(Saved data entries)

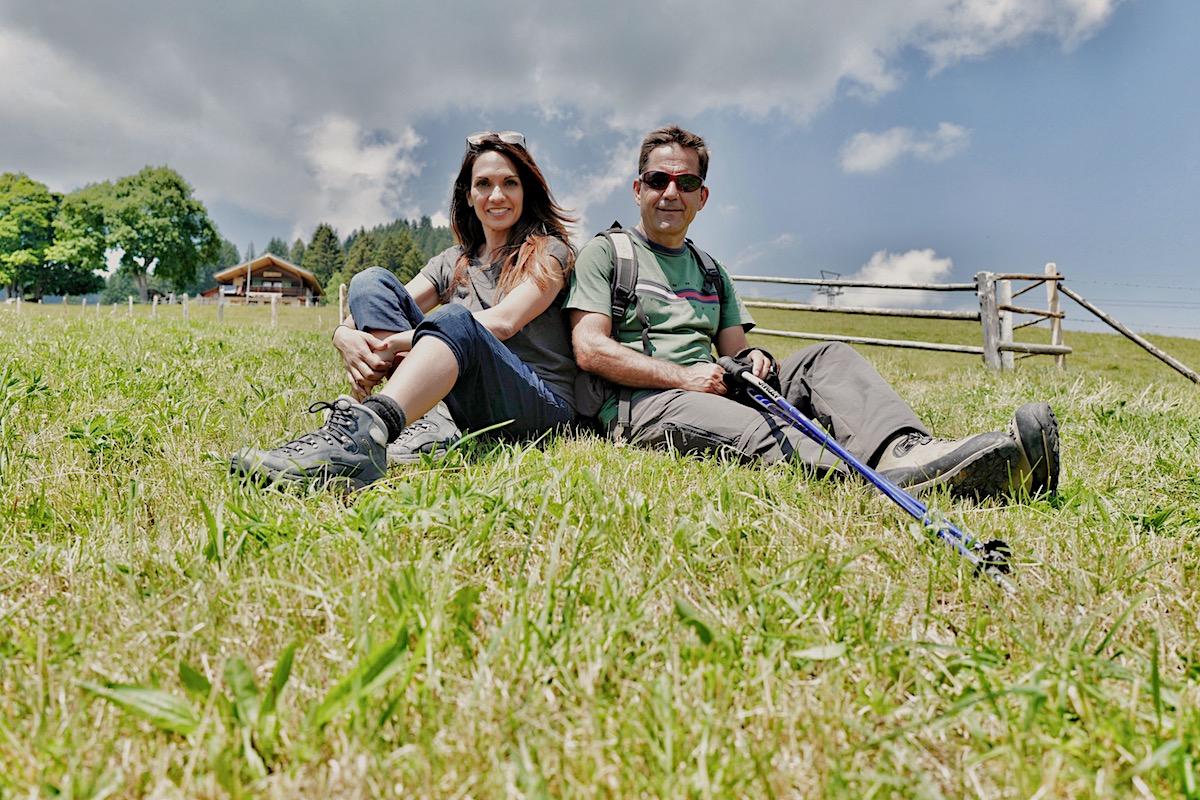 Anna Maier und Walter Thurnherr nach vierstündiger Wanderung am Ziel in Habkern BE.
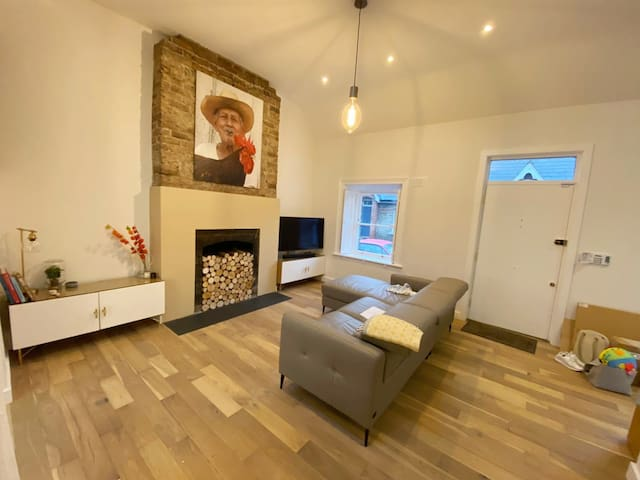 Newly Renovated Beautiful Cottage Near Seafront.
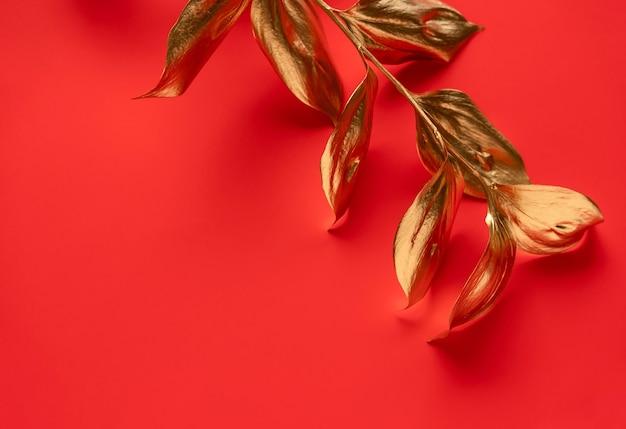 Gouden blad geïsoleerd op rood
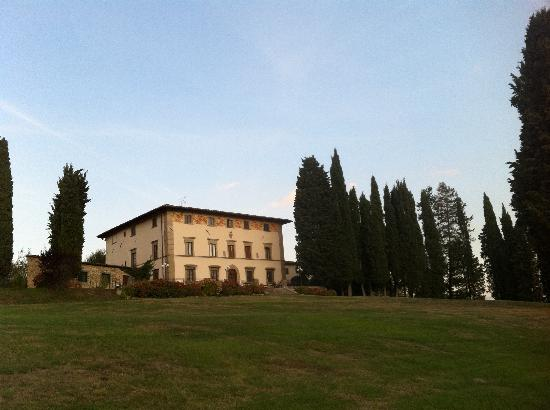 Villa Campestri Olive Oil Resort: Sunrise at Villa Campestri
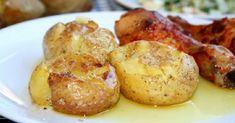 Cartofi zdrobiți la cuptor - o bunătate! Încearcă să nu-i mănânci singură pe toți... - Bucatarul Portugal, Baked Potato, Recipies, Food And Drink, Potatoes, Lunch, Meals, Vegetables, Cooking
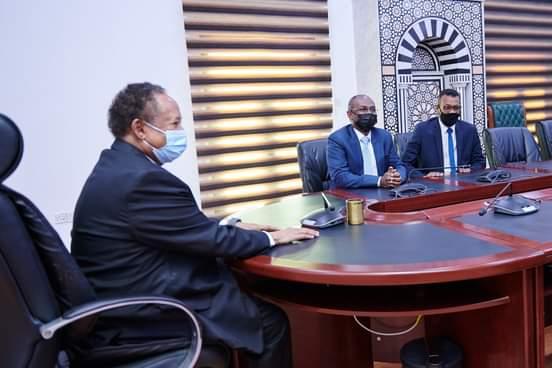 عاجل : حمدوك يتسلم أول بطاقة فيزا صادرة في البلاد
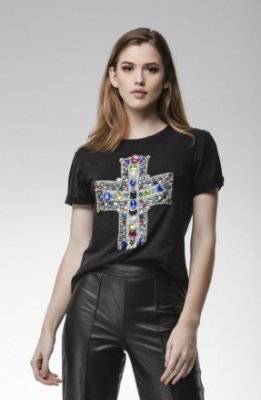 T-Shirt Cruz Bordada - LOTTUS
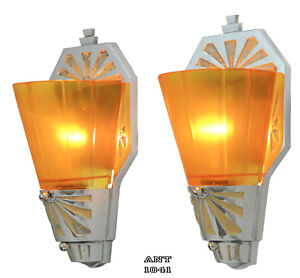Pair Of Antique Art Deco Streamline Sconces Signed By Beardslee Ant 1041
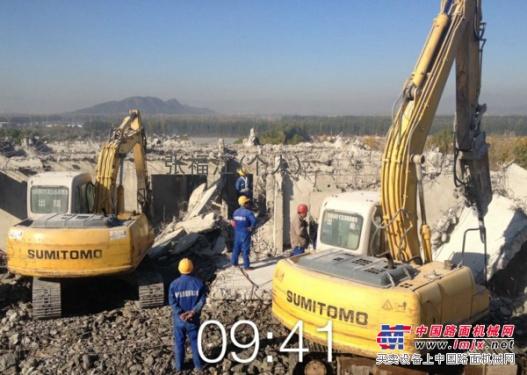 北京出租大中小型挖掘机,轮式挖掘机都带炮锤 拆除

> _To do_
Nothing but the pictures should be left out when the records are retyped exactly.

> _Worked solution_
 Anna Maier und Walter Thurnherr nach vierstündiger Wanderung am Ziel in Habkern BE.
 Newly Renovated Beautiful Cottage Near Seafront.
 Gouden blad geïsoleerd op rood
 Villa Campestri Olive Oil Resort: Sunrise at Villa Campestri
 Cartofi zdrobiți la cuptor - o bunătate! Încearcă să nu-i mănânci singură pe toți... - Bucatarul Portugal, Baked Potato, Recipies, Food And Drink, Potatoes, Lunch, Meals, Vegetables, Cooking
 عاجل : حمدوك يتسلم أول بطاقة فيزا صادرة في البلاد
 T-Shirt Cruz Bordada - LOTTUS
Pair Of Antique Art Deco Streamline Sconces Signed By Beardslee Ant 1041
 北京出租大中小型挖掘机,轮式挖掘机都带炮锤 拆除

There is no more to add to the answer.